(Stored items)
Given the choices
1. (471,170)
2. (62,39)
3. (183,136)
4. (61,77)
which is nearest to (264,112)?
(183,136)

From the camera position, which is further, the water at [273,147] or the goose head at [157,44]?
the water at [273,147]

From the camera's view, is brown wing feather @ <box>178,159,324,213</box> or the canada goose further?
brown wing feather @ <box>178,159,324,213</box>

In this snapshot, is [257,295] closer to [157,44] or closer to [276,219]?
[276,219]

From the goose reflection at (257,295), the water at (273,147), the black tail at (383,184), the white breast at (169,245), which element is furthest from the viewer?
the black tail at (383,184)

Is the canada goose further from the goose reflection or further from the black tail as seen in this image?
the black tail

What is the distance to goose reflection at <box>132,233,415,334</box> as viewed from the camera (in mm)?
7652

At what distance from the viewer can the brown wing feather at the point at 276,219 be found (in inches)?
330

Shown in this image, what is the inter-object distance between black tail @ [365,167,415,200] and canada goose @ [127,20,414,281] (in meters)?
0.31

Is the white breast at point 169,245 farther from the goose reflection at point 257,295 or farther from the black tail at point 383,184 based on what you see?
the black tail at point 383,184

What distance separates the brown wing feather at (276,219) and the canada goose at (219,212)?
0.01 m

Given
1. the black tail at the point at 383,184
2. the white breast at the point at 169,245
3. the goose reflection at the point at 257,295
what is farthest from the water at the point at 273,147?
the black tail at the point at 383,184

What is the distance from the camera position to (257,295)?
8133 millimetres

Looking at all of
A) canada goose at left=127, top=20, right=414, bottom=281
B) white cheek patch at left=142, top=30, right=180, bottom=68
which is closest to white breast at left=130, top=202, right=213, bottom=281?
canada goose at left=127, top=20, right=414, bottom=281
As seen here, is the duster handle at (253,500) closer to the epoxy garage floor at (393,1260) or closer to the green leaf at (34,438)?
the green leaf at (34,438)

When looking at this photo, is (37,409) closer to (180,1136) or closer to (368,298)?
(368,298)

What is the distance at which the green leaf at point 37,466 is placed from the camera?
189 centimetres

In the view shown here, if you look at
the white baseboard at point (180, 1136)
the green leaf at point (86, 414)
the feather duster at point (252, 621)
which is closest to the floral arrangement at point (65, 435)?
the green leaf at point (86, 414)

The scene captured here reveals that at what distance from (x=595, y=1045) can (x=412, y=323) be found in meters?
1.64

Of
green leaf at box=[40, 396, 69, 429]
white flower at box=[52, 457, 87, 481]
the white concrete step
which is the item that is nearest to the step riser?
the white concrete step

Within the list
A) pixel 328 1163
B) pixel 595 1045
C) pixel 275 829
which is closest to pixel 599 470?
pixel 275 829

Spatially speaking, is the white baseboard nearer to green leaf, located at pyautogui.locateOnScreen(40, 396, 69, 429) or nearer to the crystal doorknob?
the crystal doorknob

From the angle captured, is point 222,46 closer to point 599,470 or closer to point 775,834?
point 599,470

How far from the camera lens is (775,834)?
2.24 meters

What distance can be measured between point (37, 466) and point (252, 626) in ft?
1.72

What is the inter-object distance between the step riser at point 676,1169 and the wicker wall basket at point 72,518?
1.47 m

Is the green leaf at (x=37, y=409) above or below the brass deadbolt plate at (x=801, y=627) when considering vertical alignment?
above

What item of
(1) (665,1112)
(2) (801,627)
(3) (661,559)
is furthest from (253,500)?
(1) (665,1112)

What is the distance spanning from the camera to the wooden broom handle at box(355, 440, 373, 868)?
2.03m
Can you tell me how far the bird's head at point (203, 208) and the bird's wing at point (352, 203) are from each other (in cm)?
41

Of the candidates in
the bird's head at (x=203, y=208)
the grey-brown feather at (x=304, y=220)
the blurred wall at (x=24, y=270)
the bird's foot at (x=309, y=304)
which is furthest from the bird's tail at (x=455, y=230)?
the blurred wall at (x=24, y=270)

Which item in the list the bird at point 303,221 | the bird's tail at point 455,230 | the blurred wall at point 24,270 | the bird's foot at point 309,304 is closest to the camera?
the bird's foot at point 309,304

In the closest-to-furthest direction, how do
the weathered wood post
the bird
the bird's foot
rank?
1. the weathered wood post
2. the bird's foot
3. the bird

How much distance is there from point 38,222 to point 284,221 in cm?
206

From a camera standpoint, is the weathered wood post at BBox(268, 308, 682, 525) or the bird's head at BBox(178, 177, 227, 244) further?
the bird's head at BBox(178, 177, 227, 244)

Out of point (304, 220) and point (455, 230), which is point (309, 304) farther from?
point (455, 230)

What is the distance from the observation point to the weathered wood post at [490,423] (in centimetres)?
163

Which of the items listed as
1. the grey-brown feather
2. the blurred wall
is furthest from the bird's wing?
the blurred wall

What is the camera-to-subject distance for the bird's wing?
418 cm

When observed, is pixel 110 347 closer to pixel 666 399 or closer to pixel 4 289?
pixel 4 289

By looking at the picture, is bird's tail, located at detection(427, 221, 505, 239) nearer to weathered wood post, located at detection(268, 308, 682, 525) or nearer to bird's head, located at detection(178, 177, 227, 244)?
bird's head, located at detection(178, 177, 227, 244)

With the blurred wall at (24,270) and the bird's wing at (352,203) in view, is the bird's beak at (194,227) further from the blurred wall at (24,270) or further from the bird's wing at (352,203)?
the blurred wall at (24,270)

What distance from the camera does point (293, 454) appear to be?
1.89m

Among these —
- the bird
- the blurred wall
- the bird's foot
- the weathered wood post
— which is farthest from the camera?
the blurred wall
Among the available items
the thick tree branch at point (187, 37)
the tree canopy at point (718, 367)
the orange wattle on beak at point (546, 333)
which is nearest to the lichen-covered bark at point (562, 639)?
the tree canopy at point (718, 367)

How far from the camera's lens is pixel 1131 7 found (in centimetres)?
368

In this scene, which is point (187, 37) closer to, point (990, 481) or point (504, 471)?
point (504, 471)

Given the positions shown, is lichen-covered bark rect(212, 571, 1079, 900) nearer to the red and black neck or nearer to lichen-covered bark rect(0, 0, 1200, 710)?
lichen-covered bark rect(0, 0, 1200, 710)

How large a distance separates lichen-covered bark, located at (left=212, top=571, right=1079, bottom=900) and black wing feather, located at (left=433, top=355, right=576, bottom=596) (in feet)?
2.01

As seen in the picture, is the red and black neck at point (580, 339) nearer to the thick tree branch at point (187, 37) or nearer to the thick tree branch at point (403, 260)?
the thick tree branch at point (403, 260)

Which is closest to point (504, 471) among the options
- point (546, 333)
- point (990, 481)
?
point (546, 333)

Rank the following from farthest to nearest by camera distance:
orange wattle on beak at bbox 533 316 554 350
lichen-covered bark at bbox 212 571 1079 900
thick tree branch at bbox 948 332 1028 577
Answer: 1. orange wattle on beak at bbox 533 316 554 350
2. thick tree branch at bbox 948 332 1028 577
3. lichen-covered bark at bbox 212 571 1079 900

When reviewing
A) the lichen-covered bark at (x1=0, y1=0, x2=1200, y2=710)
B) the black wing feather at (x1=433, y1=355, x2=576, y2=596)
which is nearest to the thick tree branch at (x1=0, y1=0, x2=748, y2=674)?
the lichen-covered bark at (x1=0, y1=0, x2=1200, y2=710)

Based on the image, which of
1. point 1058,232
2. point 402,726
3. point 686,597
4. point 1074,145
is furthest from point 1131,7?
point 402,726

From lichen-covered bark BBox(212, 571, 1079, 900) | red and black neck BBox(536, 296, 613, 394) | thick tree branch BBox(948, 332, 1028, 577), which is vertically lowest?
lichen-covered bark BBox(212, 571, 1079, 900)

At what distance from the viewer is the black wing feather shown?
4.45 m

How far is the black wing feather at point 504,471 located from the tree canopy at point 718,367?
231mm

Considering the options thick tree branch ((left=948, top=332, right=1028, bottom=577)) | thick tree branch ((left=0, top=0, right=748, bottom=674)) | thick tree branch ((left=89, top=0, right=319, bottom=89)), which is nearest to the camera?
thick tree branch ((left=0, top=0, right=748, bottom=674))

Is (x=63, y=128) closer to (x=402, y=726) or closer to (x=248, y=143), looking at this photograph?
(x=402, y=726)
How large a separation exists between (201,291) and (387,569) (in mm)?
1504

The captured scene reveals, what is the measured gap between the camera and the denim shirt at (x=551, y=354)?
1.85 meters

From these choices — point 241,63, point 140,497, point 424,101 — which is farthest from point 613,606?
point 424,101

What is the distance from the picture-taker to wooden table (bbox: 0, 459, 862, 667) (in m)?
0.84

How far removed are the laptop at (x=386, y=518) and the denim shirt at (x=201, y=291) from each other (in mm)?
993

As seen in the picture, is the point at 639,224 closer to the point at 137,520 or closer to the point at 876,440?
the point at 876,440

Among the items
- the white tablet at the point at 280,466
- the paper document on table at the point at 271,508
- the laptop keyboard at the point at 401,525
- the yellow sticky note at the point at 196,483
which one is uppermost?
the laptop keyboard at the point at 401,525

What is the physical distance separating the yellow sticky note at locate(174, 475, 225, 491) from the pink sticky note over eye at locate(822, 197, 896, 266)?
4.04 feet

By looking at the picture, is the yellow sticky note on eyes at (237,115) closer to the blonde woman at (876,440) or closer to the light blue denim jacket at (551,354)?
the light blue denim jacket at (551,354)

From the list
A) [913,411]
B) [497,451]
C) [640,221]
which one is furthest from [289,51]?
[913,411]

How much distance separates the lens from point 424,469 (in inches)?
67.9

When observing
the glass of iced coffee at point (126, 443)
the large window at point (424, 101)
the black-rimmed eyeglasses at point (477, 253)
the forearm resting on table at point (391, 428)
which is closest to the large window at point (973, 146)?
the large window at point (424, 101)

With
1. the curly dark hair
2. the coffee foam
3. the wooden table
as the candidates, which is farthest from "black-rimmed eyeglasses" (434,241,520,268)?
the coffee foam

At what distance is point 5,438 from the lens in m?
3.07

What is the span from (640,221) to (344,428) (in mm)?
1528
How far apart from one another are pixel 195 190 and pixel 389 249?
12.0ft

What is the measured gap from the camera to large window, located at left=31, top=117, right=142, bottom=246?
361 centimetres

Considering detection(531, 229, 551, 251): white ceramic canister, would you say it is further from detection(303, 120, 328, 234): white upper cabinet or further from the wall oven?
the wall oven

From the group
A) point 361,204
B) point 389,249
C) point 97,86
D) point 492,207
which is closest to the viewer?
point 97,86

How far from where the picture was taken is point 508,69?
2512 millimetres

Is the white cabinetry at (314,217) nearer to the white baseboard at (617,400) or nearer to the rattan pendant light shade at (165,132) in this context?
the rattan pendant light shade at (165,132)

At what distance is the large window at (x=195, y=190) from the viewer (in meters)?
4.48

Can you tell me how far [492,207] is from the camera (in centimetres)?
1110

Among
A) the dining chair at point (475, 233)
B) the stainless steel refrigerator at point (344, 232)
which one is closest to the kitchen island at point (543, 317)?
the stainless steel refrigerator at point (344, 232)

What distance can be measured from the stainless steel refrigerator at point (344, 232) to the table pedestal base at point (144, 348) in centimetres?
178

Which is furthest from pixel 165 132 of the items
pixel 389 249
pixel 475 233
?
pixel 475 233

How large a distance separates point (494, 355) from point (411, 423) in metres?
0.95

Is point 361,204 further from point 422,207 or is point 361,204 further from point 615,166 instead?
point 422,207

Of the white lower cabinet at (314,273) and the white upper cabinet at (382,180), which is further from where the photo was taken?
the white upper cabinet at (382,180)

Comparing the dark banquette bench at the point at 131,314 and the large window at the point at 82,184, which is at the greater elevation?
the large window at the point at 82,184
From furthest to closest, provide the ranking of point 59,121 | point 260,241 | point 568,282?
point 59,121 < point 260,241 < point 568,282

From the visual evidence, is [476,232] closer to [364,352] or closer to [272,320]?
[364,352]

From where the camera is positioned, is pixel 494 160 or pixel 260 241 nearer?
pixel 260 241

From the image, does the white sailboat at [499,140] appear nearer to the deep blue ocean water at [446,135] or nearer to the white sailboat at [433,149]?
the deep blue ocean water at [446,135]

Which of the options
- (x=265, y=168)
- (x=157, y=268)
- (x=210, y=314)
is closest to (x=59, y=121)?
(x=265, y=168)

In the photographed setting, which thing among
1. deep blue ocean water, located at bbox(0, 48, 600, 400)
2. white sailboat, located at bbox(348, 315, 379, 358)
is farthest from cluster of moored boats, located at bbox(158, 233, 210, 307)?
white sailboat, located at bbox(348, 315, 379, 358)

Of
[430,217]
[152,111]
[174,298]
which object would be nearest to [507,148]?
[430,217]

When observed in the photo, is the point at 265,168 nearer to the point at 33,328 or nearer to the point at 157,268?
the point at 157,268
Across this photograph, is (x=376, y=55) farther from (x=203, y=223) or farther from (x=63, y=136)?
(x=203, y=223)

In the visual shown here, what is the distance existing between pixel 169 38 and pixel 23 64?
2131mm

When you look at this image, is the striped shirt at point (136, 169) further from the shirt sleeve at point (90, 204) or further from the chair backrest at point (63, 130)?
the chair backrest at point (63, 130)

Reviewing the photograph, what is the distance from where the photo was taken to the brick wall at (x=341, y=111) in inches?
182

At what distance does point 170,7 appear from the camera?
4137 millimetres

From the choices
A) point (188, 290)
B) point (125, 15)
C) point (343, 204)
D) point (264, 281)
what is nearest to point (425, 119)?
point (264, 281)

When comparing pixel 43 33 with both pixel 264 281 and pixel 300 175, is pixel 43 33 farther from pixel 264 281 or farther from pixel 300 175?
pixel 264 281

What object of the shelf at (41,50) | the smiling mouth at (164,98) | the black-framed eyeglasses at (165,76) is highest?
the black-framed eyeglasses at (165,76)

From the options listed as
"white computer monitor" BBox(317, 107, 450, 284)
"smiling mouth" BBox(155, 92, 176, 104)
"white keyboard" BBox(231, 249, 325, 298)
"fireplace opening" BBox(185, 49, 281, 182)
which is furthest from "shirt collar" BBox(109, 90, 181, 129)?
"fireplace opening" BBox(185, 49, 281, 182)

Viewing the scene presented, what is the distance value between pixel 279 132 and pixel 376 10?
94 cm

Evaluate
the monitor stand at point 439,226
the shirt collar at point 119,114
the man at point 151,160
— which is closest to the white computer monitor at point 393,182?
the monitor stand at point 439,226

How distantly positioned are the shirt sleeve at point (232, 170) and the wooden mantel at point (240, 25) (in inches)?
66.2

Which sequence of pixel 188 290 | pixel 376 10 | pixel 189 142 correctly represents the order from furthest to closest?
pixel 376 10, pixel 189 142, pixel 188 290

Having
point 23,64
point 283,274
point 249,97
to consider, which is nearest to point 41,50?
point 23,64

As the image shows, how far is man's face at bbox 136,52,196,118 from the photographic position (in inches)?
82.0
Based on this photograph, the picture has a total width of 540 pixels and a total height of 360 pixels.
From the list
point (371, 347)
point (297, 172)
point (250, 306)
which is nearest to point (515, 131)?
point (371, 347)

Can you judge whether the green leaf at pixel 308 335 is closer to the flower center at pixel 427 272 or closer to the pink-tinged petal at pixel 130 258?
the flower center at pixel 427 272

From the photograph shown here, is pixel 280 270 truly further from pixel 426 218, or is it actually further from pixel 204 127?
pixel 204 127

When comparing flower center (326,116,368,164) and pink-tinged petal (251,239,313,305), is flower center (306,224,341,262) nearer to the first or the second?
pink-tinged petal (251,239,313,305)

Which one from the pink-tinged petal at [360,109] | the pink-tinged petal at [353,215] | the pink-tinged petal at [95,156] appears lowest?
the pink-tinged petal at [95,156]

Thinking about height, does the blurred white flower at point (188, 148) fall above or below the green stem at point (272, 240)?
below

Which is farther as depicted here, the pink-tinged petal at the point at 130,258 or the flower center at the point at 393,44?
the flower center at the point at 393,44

SHORT EXERCISE:
Locate each line in the entries above that contains the word "doorknob", matching case exactly, and copy those lines out.

EXPECTED OUTPUT:
Spatially speaking, is the white baseboard nearer to green leaf, located at pyautogui.locateOnScreen(40, 396, 69, 429) or nearer to the crystal doorknob?
the crystal doorknob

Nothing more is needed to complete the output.